Despite the sharp downturn in the Australian mining sector, engineering giant WorleyParsons has flagged gains in earnings throughout all of its operations this financial year.
WorleyParsons chief executive Andrew Wood sees all divisions logging earnings gains during the 2014 financial year, including hydrocarbons, minerals, metals and chemicals, infrastructure and environment and power, even as the Australian resources sector continues to ail.
While Wood made reference to “uncertainties in world markets,” he nonetheless sees the company’s varied portfolio of global projects bringing much needed succour to the company’s bottom line and notes that the company’s upcoming growth strategy will be characterized by organic growth and acquisitions.
Wood also expects a weaker Aussie dollar to help bolster the company’s fortunes in the current fiscal year, given the adverse impact of the once lofty exchange rate on the Australian resources sector.
WorleyParsons’ optimism about the current financial year contrasts sharply with a year-on-year decline in profits of 8.8 per cent in the last fiscal year to $322.1 million, despite a 19.2 per cent leap in revenues to $8.8 billion.

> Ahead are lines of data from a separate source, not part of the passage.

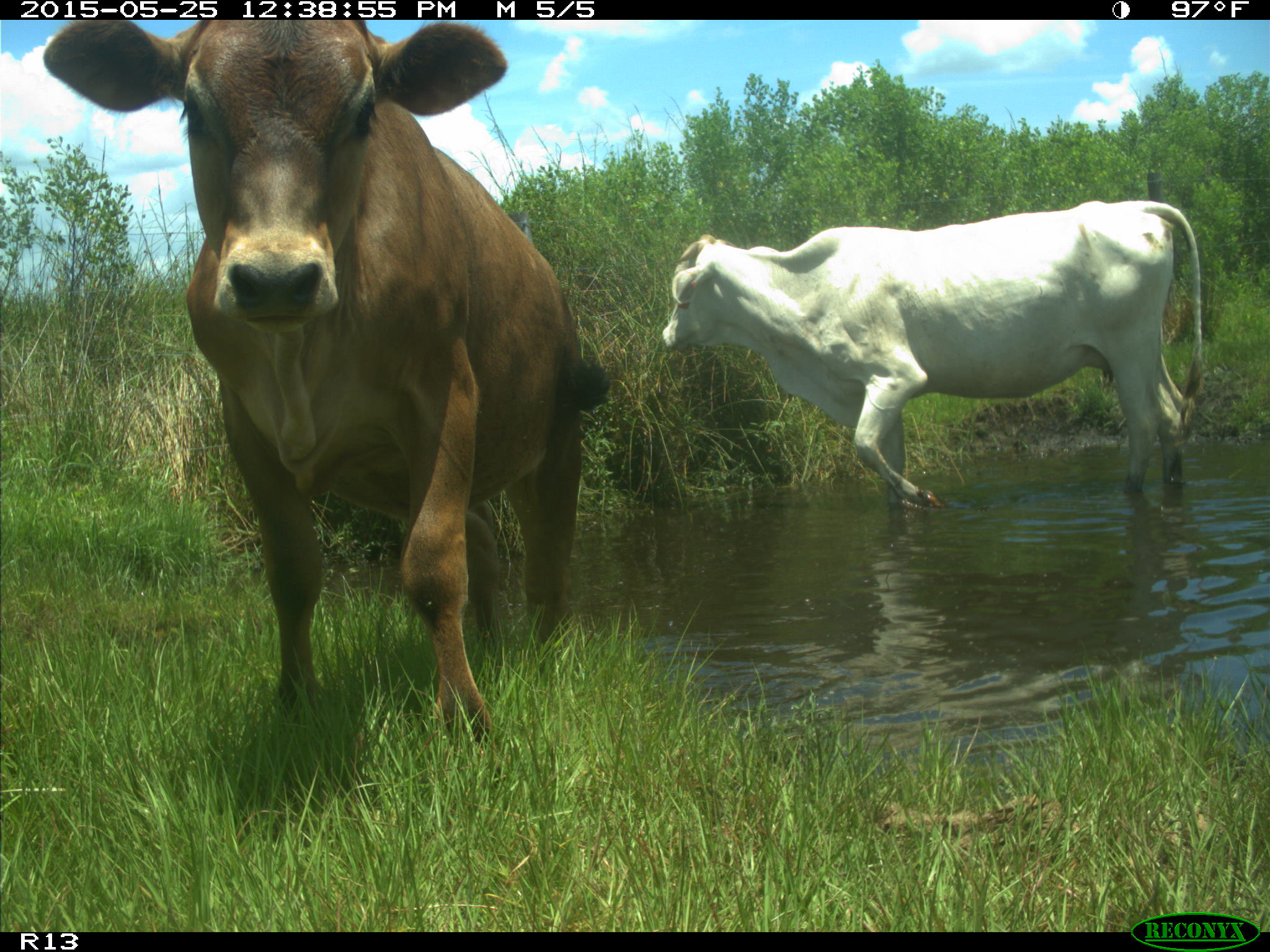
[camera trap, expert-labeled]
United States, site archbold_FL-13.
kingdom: Animalia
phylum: Chordata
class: Mammalia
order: Artiodactyla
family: Bovidae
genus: Bos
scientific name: Bos taurus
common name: domestic cow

The result was largely consistent with consensus expectations following the company’s profit warning issued in May.
“The result was pretty much as expected,” Morningstar senior analyst Peter Rae told Fairfax. “The core hydrocarbons business is the key driver of growth, but the significant weakness in mining services, particularly in Australia, dragged down the overall result.”
Investment in resource infrastructure declined sharply in the key local market of Western Australia last year, while the cancellation of projects in Europe and Canada further hampered performance.
Earnings were also adversely affected by restructuring costs incurred by measures to reduce operations in Western Australia, including staff retrenchments, to deal with the mining downturn.
Analysts point out that these have been one-off costs, however, which are unlikely to recur in the near future and cause further stress on profits.